Output the whole listing exactly, with no pictures.

• _Exercise data_
════════════════════
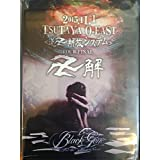 2015.11.1TSUTAYA O-EAST『逆卍解放システム』TOUR FINAL『卍解』【初回限定盤】 [DVD]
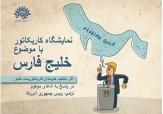 باشگاه خبرنگاران -آغاز به کار نمایشگاه «خلیج فارس» در حوزه هنری سمنان
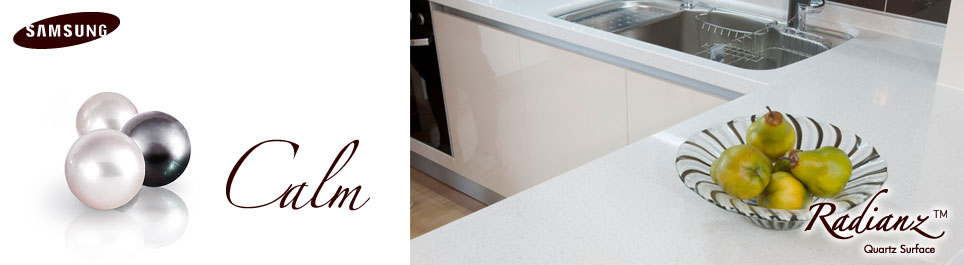 Samsung Radianz Bulgaria | Engineered Stone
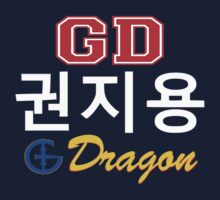 ♥♫Big Bang G-Dragon Cool K-Pop GD Clothes & Stickers♪♥ by Fantabulous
════════════════════
• _Output of the task_
 2015.11.1TSUTAYA O-EAST『逆卍解放システム』TOUR FINAL『卍解』【初回限定盤】 [DVD]
 باشگاه خبرنگاران -آغاز به کار نمایشگاه «خلیج فارس» در حوزه هنری سمنان
 Samsung Radianz Bulgaria | Engineered Stone
 ♥♫Big Bang G-Dragon Cool K-Pop GD Clothes & Stickers♪♥ by Fantabulous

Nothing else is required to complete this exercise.